Civil and Human Rights

Stanley v. City of Sanford

In Stanley v. City of Sanford, the Supreme Court is considering whether the Americans with Disabilities Act protects against disability discrimination with respect to retirement benefits distributed after employment. 

Case Summary

Lt. Karyn Stanley served her community as a firefighter for nearly two decades until Parkinson’s disease forced her to retire early. But once she retired, she discovered her employer had changed its benefits plan: “normal” retirees would receive a health insurance subsidy until they turned 65, but “disabled” retirees like Lt. Stanley would only be covered for two years. 

To remedy this blatant disparate treatment, Lt. Stanley sued her employer under the Americans with Disabilities Act (ADA), invoking Title I of the Act which prohibits discrimination “against a qualified individual on the basis of disability” in “compensation” and “other terms, conditions, and privileges of employment,” including “fringe benefits.” But the federal district and U.S. Court of Appeals for the Eleventh Circuit rejected her claim, construing Title I as limited to prohibiting discrimination against current—not former—employees. Stanley petitioned the Supreme Court to hear her case and the Court agreed to do so. 

CAC filed an amicus brief in support of Stanley in the Supreme Court explaining that the Eleventh Circuit’s decision is at odds with the text and history of the ADA. Our brief makes five points. 

First, retirement benefits distributed post-employment are subject to Title I’s protection against discrimination in “employee compensation” and the “terms, conditions, and privileges of employment.” Congress provided examples of actionable discrimination that, by their terms, plainly apply to discrimination with respect to post-employment retirement benefits, and the Supreme Court has repeatedly stated that the term “fringe benefits” includes post-employment benefits.  

Second, discrimination with respect to fringe benefits is actionable even if it occurs after the period of active employment has ended. Title I’s definition of unlawful “discrimination” provides no limit on when the discrimination must occur to be actionable under the ADA. At the same time, Title I’s enforcement provision specifically incorporates the powers, remedies, and procedures of Title VII, which reach discrimination whenever it occurs.  

Third, the Eleventh Circuit erred by construing the definition of “qualified individual” in Title I as imposing a substantive limit on when actionable discrimination must occur. The court held that because Title I defines a “qualified individual” as “an individual who, with or without reasonable accommodation, can perform the essential functions of the employment position that such individual holds or desires,” and a retiree does not “hold or desire” a position with her former employer, a retiree can never be a “qualified individual” who experiences actionable discrimination under the ADA.  

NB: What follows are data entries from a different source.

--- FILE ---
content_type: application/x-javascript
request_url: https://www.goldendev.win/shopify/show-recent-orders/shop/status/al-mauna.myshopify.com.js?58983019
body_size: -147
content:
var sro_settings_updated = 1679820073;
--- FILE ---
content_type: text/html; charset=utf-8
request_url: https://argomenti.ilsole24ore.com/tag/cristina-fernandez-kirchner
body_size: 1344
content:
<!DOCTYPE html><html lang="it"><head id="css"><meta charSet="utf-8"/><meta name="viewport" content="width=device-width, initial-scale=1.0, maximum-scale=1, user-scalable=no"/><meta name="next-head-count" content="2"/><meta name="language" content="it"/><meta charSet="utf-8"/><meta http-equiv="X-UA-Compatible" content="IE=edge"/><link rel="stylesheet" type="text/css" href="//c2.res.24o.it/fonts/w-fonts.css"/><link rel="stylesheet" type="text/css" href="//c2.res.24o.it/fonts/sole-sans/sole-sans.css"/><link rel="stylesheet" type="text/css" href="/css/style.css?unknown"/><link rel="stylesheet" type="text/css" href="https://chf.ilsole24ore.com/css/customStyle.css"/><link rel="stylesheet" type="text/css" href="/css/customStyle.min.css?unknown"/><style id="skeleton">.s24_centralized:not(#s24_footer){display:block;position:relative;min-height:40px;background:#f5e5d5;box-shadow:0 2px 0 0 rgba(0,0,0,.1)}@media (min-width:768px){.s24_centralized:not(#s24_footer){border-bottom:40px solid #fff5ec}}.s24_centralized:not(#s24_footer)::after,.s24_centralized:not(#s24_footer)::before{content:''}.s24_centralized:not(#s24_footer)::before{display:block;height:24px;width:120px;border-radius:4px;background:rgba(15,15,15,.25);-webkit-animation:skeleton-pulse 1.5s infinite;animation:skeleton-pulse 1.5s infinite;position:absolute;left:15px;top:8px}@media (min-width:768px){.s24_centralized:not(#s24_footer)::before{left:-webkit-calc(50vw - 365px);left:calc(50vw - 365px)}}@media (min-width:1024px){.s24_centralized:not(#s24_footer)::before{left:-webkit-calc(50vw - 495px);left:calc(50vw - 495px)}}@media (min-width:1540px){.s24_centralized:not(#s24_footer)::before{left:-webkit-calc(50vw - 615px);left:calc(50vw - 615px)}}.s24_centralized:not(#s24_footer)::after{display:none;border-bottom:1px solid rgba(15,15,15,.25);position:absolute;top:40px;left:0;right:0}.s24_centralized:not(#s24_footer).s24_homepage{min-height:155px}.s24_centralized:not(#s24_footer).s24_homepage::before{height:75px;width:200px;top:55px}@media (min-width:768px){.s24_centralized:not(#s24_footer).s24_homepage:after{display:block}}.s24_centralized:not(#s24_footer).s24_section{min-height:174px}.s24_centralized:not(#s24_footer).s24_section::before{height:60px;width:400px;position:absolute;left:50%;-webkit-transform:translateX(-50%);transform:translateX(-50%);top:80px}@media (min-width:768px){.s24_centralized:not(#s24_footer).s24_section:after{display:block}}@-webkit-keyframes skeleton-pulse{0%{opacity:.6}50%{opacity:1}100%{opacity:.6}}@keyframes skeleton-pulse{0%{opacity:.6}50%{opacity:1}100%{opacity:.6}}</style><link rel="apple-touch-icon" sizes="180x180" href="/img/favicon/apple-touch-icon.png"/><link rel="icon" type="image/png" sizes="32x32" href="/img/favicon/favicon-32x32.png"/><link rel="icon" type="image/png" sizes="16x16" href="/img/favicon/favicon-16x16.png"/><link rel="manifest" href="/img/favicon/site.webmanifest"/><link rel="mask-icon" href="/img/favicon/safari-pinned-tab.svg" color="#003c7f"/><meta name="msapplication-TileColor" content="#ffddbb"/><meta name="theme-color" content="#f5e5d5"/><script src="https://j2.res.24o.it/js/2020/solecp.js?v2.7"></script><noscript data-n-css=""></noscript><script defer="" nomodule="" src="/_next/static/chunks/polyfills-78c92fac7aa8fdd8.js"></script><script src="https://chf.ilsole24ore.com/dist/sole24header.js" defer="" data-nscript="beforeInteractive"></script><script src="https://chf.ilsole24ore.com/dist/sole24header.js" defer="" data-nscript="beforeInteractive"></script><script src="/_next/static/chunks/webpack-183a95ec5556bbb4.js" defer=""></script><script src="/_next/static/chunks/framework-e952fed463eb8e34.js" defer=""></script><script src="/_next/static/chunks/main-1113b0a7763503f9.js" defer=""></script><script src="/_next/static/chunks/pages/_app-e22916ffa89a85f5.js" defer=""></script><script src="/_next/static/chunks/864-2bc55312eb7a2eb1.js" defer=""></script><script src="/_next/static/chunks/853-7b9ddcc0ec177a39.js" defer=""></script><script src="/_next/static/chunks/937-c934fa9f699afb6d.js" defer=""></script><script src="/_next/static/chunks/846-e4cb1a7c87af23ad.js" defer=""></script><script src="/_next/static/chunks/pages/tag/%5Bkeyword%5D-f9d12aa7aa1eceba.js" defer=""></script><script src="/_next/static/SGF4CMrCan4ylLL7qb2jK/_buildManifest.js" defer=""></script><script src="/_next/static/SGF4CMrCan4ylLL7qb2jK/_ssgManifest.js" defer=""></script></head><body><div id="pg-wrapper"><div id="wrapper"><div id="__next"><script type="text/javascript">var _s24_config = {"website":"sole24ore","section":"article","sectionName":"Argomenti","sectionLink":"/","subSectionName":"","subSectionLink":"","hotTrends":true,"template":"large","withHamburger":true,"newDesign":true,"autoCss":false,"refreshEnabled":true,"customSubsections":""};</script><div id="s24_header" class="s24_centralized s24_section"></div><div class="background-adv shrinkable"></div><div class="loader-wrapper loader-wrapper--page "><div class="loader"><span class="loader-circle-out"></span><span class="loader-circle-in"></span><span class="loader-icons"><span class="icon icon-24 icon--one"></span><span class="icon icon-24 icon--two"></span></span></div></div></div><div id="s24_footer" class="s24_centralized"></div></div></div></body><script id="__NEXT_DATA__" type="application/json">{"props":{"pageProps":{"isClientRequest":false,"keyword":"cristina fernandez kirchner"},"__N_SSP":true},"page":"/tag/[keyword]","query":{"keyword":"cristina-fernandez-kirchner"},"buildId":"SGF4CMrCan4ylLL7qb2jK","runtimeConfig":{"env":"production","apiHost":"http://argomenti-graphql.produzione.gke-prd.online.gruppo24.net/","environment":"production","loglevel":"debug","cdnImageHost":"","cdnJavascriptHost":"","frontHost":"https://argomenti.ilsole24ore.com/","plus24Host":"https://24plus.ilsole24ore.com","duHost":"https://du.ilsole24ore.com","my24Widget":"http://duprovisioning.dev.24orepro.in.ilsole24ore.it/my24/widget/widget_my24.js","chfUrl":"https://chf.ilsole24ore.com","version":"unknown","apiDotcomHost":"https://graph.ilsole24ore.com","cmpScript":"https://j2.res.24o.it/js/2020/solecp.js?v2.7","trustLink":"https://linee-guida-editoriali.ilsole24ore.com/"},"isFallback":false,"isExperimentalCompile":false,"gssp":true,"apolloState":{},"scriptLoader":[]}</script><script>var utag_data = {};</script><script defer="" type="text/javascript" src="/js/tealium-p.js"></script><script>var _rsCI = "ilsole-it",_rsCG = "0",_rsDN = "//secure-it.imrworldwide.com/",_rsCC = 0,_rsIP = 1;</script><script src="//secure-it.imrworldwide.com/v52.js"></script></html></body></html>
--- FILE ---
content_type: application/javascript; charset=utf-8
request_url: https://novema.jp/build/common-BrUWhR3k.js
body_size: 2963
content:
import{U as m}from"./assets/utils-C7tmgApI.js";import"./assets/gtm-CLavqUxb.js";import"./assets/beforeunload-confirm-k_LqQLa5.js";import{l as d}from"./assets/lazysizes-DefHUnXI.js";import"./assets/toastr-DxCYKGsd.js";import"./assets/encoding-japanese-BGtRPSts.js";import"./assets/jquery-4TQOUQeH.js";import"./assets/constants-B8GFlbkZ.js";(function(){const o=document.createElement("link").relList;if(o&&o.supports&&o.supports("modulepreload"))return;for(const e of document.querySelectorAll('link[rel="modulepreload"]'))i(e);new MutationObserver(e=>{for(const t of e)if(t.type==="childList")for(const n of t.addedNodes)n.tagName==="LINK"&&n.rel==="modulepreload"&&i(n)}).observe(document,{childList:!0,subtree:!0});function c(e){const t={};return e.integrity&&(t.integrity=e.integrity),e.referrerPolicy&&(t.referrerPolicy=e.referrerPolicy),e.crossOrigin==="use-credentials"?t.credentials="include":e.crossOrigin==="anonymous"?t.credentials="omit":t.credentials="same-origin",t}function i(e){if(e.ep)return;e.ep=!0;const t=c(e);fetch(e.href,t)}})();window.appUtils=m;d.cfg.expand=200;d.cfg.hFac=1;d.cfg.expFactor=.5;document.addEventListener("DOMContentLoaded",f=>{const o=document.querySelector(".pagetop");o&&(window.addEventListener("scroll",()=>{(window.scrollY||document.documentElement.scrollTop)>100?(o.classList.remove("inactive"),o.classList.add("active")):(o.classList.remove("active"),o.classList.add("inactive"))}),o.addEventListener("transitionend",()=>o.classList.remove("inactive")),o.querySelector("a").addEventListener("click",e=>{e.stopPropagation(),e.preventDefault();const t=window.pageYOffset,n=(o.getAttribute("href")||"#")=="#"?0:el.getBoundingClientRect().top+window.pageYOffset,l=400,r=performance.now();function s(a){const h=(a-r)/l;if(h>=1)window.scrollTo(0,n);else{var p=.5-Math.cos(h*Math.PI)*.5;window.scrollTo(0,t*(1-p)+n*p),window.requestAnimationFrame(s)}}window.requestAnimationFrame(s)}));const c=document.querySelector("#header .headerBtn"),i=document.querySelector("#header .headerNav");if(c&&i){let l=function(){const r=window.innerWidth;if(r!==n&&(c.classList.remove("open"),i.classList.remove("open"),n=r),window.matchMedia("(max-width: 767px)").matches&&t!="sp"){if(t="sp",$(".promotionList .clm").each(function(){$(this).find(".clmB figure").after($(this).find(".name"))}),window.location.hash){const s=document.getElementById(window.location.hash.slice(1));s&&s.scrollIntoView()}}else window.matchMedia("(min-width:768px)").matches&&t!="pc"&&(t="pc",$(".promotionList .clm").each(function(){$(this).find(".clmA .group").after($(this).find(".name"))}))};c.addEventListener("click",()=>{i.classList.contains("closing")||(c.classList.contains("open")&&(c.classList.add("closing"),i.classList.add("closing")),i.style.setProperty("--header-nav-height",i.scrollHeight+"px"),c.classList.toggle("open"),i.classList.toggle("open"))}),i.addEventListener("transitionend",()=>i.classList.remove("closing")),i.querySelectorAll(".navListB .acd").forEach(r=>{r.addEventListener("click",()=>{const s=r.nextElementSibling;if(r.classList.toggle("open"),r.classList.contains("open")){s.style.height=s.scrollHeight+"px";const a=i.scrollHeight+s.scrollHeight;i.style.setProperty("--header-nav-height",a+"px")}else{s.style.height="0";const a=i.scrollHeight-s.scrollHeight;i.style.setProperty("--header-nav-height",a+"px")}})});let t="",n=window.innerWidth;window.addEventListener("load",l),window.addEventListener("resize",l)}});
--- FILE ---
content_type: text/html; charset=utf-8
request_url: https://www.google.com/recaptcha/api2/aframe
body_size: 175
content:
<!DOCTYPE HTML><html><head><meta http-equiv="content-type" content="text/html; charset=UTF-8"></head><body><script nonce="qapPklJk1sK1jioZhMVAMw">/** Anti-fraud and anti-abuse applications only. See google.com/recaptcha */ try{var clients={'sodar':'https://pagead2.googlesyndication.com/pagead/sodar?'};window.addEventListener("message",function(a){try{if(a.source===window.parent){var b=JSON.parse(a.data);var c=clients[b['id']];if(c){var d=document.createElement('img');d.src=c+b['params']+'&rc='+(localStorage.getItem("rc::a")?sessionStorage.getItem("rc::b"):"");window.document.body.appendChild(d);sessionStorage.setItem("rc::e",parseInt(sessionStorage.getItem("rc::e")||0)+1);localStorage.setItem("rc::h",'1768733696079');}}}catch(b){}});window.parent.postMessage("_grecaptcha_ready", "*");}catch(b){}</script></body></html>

But as we explain, the court below fundamentally misunderstood the role of the definition of the term “qualified individual” in Title I’s statutory scheme. That definition makes clear that if an individual “holds or desires” an employment position, he or she must be able to perform the “essential functions” of that position, with or without a reasonable accommodation. The verbs “holds” and “desires” are written in the present tense because they refer to the time when a person must be capable of “performing the essential functions of the employment position,” not the time when actionable discrimination must occur. 

Fourth, the decision below undermines Congress’s avowed effort to create a comprehensive remedy for employment discrimination on the basis of disability. The testimony leading up to the passage of the ADA repeatedly emphasized that workers with disabilities faced discrimination involving the “benefits for their health and retirement.” And Congress’s secondary interest in reducing dependence on government services by people with disabilities, including during the post-employment period, is at odds with the interpretation of Title I espoused by the Eleventh Circuit.  

Fifth, and finally, Title I of the ADA was modeled on Title VII of the Civil Rights Act of 1964, which prohibits employment discrimination based on race, color, religion, sex, and national origin. Interpreting the former but not the latter to bar suit by former employees would cause anomalous results. Lawmakers repeatedly made clear that they sought to provide protections under the ADA that were “identical” to the civil rights protections available under Title VII, which cover former employees. But now, in the Eleventh Circuit, if two retirees experience the exact same discrimination—with the exception that one individual’s employer unlawfully distinguishes on the basis of sex, while the other does so on the basis of disability—their cases may result in different outcomes. That would directly subvert Congress’s plan for the statute.